Au bout de quelques minutes, Clément s’installa à ses côtés, notant la dernière mesure prise puis attrapa un catalogue de carrelage, cherchant ce qui serait raccord avec les larges dalles du séjour, qu’ils n’avaient pas touchées. Ils avaient juste mis un enduit blanc légèrement teinté de rouge sur les murs après avoir fini d’enlever la tapisserie.

Clément appréciait la couleur proposée par Gwen, le séjour en apparaissait plus chaleureux. Gwen avait du goût, ça se voyait dans l’attention qu’il portait à ses vêtements. Clément en était admiratif, lui-même était à peine capable de mettre des chaussettes coordonnées, et il aimait la façon dont Gwen s’habillait quand il n’était pas obligé d’enfiler un bleu de travail. Quoique, même là, je plus jeune arrivait à dénoter.

Clément replongea dans sa revue et tourna une page, passant la main dans ses cheveux en réfléchissant. Gwen le regarda faire, oui, il aimait ce qu’il voyait, pensa-t-il en regardant les mèches retomber sur les yeux, beaux malgré leurs légers cernes.

D’ailleurs, Gwen se demandait bien comment Clément ne se tapait pas des valises sous les yeux jusqu’au cou vu le peu qu’il dormait.

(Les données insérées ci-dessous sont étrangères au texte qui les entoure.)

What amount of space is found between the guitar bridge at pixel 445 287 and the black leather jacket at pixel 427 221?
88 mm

Tiens, ça le reprenait d’ailleurs, Gwen avait une folle envie de le garder dans son lit pour le faire dormir. Vu l’échec de la veille, il allait devoir trouver une autre méthode pour l’endormir... Il plongea le nez dans sa tasse de café. Il allait vraiment falloir qu’il se le sorte de la tête, son coloc, ça devenait infernal.

« Et ça ? demanda soudainement Clément en lui montrant une page. »

Gwen souleva sa tasse.

« Oh, pardon. »

Le matin, Gwen ne se sentait pas capable de parler tant qu’il n’avait pas bu son café et remis ses facultés mentales à un niveau acceptable. Clément se leva et compara les dalles claires du salon avec celle de la page avant de revenir s’asseoir et grimacer en buvant une gorgée de café froid.

« Ça va énormément trancher entre les deux pièces mais ça peut être sympa. Tu crois que… Ah oui, pardon. »

Gwen sourit, sa tasse à hauteur de sa bouche.

Le téléphone fixe sonna à ce moment-là. Il était bien trop tôt pour un dimanche et pour l’état dans lequel se trouvait Gwen. Les appels se partageaient entre du démarchage téléphonique et un autre type d’appel, de « personne » selon Clément. Voilà pourquoi Gwen l’avait débranché la veille au soir.

Gwen tendit la main et attrapa celle de Clément alors que le châtain se levait.

« Tu l’as rebranché. Pourquoi ? »

Le contact de la main de Gwen lui apparut agréable, rassurant. Comme au petit matin, quand il s’y était accroché. Clément baissa les yeux sur leurs mains, celle de Gwen recouvrant la sienne.

Ça faisait longtemps qu’il n’avait plus ressenti autre chose qu’une légère crainte au contact de quelqu’un. Même serrer la main d’un autre était devenu quelque chose qu’il évitait. Mais pas là. Pas avec Gwen.

« Je… Je ne sais pas, répondit Clément. »

Il n’en savait rien effectivement. Pourquoi n’avait-il pas bloqué le numéro de Thierry ? Pourquoi persistait-il à laisser le téléphone fixe alors qu’il ne l’utilisait même pas ? Se punissait-il de n’avoir pas su mettre un terme à tout ça avant ? Se punissait-il d’avoir été abusé ? Il en vint à se le demander.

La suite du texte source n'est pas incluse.